*Aufgabenziel:* Aktualisiere den Text über Melania Trumps neuen Look im Abschnitt beginnend bei „Der neue Look“ und endend bei „und üppiges Make-up.“, indem du „Kleidung“ durch „Garderobe“ ersetzt. Gib diesen Abschnitt anschließend vollständig wieder.

Aus dem Umfeld der First Lady heisst es, auch ihr Team im Weissen Haus sei diesmal deutlich kleiner. Melania Trump suche sich genauer aus, mit wem sie sich umgebe. Damals habe sie sich hintergangen gefühlt von manchen Mitarbeitern. Heute kenne sie sich mit allem besser aus.

Der neue Look

Melania Trump sendet Botschaften gerne mithilfe von Kleidung und machte damit bereits in ihren ersten Jahren als First Lady Schlagzeilen. Diesmal setzt sie sich mit einem komplett anderen Look in Szene: strenger, forscher, moderner – im grossen Kontrast zum Aussehen vieler anderer Frauen in Trumps Welt, die oft eng anliegende Kleider in knalligen Farben tragen, dazu lange, gewellte Haare und üppiges Make-up.

First Lady Melania Trump setzt jetzt eher modische statt politische Akzente in Washington. (Archiv) © picture alliance/Sipa USA

Auf ihrem offiziellen Profilfoto für das Weisse Haus steht Melania Trump in weissem Hemd und dunklem Hosenanzug an einem Schreibtisch, die Hände auf der Tischplatte aufgelegt, der Blick fest nach vorn gerichtet.

Bei einem Gala-Abendessen im Weissen Haus Ende Februar erschien sie im schwarzen Smoking – quasi im Partnerlook mit ihrem Mann. Auch für den Solo-Termin im Kongress wählte die First Lady einen Hosenanzug, mit Weste und Krawatte. Es ist fast so, als wollte sie einen Kontrapunkt setzen zu jenem traditionellen Frauenbild, das Donald Trump und viele Republikaner vertreten.

*Datenauszug:*
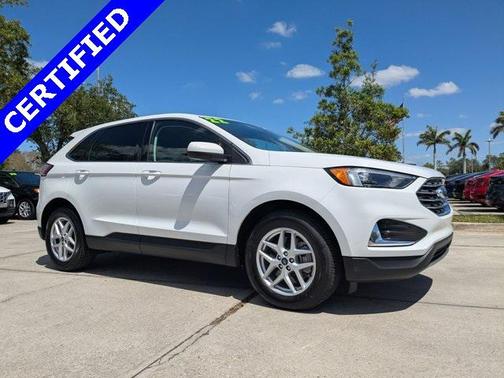 2022 Ford Edge SEL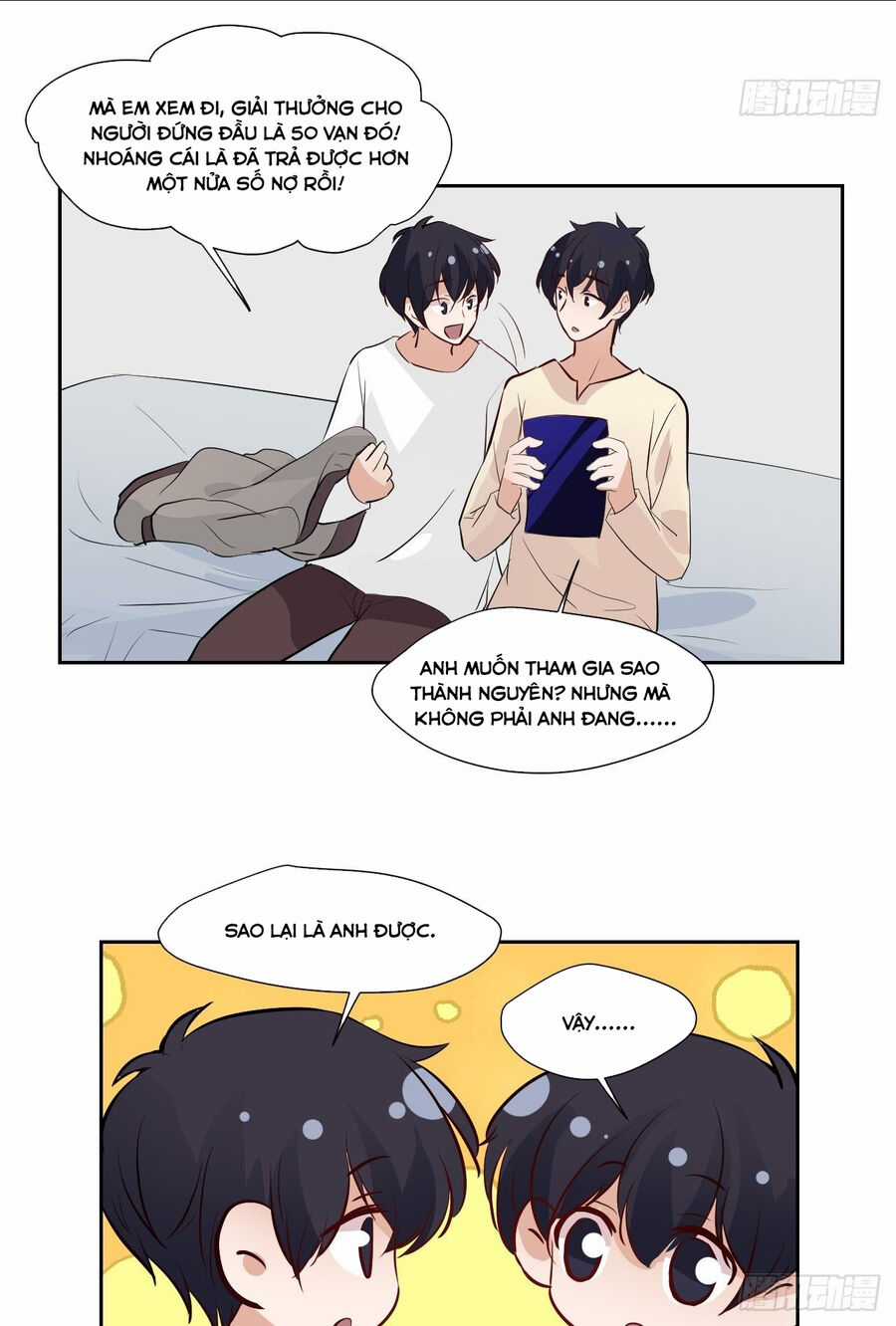 Hương Vị Ngọt Ngào Chapter 31 trang 4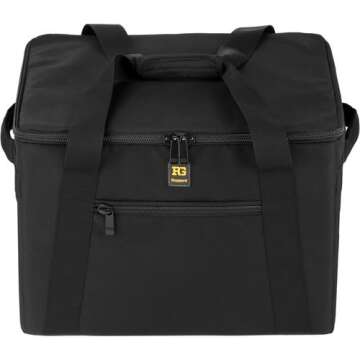RUGGARD Padded Printer Carrying Case
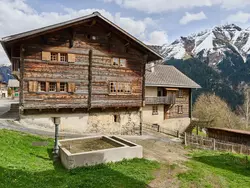 Bild zur gratis inserierten Ferienwohnung Fontauna.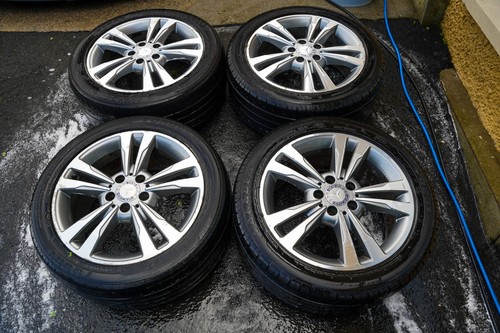 Mercedes benz class alloy - 17,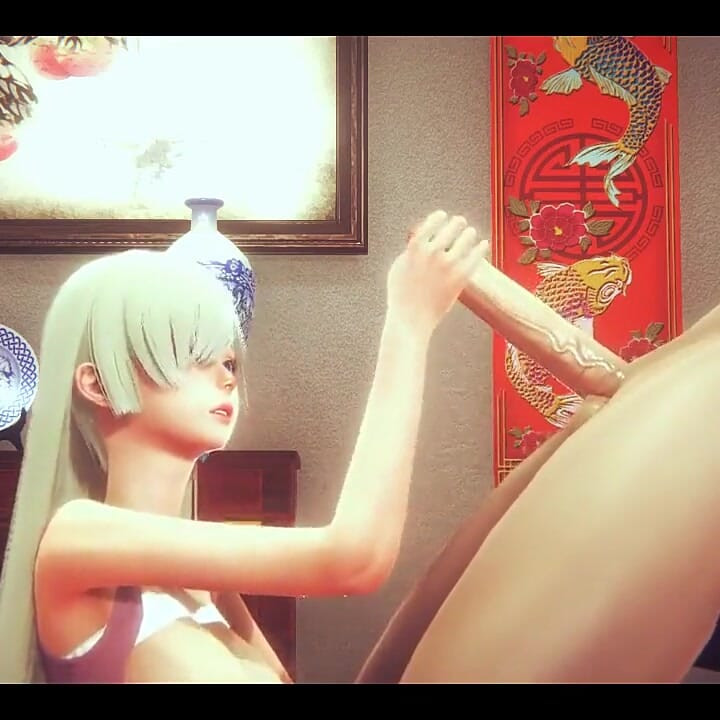 Seven Deadly Sins Hentai - Elizabeth Part 1 - Japanese Asian Manga Anime Film Game Porn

*Antwort:*
Der neue Look

Melania Trump sendet Botschaften gerne mithilfe von Garderobe und machte damit bereits in ihren ersten Jahren als First Lady Schlagzeilen. Diesmal setzt sie sich mit einem komplett anderen Look in Szene: strenger, forscher, moderner – im grossen Kontrast zum Aussehen vieler anderer Frauen in Trumps Welt, die oft eng anliegende Kleider in knalligen Farben tragen, dazu lange, gewellte Haare und üppiges Make-up.